Field Meta
Field meta is the following extra information about a field.
{
"name": "censusreg",
"type": "number",
"label": "US Region",
"valueLabels": [
{ "value": 1, "label": "Northeast" },
{ "value": 2, "label": "Midwest" },
{ "value": 3, "label": "South" },
{ "value": 4, "label": "West" },
]
}
.name
(Is this technically part of field meta or not? It exists in child fields)
.type
Data type
.label
A description of the field
.valueLabels
Descriptions of values that the field may contain
.fields
Child fields (if type is an object type)
The SPSS file format (*.sav) stores field meta. So, importing an SPSS file as a data source means that field meta may exist. Other file formats such as CSV or Excel don't have field meta and you may need to add it manually.
Stages attempt to preserve field meta wherever possible. See the doc for each Stage to learn if/how each stage modifies field meta.
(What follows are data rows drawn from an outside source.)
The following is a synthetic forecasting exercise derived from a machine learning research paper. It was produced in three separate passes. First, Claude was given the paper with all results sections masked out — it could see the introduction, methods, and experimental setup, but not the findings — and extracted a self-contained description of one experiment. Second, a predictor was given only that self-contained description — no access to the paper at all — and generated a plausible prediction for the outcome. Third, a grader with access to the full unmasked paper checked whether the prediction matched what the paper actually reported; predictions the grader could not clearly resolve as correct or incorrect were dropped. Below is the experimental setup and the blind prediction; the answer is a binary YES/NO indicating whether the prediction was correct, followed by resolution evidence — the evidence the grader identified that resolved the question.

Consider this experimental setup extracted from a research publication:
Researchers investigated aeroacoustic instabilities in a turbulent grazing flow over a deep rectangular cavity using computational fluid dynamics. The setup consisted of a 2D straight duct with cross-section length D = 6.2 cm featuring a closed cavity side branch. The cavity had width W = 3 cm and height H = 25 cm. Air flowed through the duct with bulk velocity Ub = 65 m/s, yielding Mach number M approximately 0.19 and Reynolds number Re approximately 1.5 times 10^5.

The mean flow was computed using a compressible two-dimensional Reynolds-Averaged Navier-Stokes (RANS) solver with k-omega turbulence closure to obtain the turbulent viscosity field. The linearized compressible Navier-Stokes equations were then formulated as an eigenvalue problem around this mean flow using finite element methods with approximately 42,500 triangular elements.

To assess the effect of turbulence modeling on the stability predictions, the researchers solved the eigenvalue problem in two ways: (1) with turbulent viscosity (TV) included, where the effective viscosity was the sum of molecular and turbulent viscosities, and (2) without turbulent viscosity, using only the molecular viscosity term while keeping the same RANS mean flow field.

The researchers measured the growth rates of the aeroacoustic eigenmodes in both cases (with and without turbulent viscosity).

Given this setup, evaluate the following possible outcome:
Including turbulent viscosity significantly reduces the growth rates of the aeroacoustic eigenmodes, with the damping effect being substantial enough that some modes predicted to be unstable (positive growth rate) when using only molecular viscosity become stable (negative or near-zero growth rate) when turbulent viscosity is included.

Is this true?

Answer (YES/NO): NO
Field meta can be used by output visualizations, e.g., as column headers, legend labels, etc.
Name (.name)
The unique identifier for the field. This can contain probably any character, but use of unconventional characters or spaces will require quoting (and maybe encoding) them in syntax, perhaps making syntax more verbose.
Label (.label)
A string description of field. Any character is probably allowed.
Data Type (.type)
One of the following values:
Numeric (number) - an integer or flat
String (string)
DateTime (date)
Boolean (bool)
ValueCell (value-cell) - an object with {
.value
(default), .n, (.freq), (.wn), (.uwn) }LabelCell (label-cell) - an object with {
.label
(default), (.syntax), (.name), (.valueFormat) }Object
Unknown
Note for Rob:
- When inspector encounters a value-cell, it will injest .value (actually no, nested inspection will occur)
- When inspector encounters a label-cell, it will injest .label (actually no, nested inspection will occur)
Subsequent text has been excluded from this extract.